• April is International Cesarean Awareness Month
  • It aims to improve mother-child health
  • It also raises awareness about preventable c-sections

Cesarean sections have been performed for many years, but there are still some things that people don't know about the procedure even today. On International Cesarean Awareness Month, celebrated every April, let's take the time to educate ourselves and raise awareness about the procedure.

Also known as c-sections, the procedure basically involves a surgical operation to deliver a baby through a cut in the front of the abdomen and womb, the Better Health Channel of the government of Victoria, Australia said.

C-sections began around the 1600s as an alternative to vaginal deliveries, MacArthur Medical Center explained.
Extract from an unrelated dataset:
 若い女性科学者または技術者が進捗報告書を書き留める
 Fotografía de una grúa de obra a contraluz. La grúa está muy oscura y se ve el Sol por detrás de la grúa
Through the years, it has advanced to become a safer and effective way to deliver a baby.

C-sections may be performed for various reasons, for instance, if vaginal birth carries risks of complications or if the baby is too large or at an odd position. In some cases, an unplanned c-section may be performed for emergency reasons, such as if the baby's head doesn't fit through the mother's pelvis or if the baby is showing signs of distress.

Although c-sections are considered safe, they still carry risks of complications for both the mothers and their babies. And sometimes, some expectant mothers undergo the procedure when they didn't really have to.

According to the International Cesarean Awareness Network (ICAN), about half of the c-sections performed "could be safely prevented."

However, expectant mothers don't always know about these risks and end up getting the procedure when they could have had a safe vaginal birth instead. This is why it's important for families to thoroughly discuss their options with their healthcare provider so they can make an informed decision.

As ICAN explained, April's International Cesarean Awareness Month focuses on all topics related to the procedure, from recovery and subsequent births after a c-section to raising awareness about preventable cesareans.

On this day, let's look at some important facts about the procedure—courtesy of ICAN, the Better Health Channel, MacArthur Medical Center, What Health and Methodist Healthcare.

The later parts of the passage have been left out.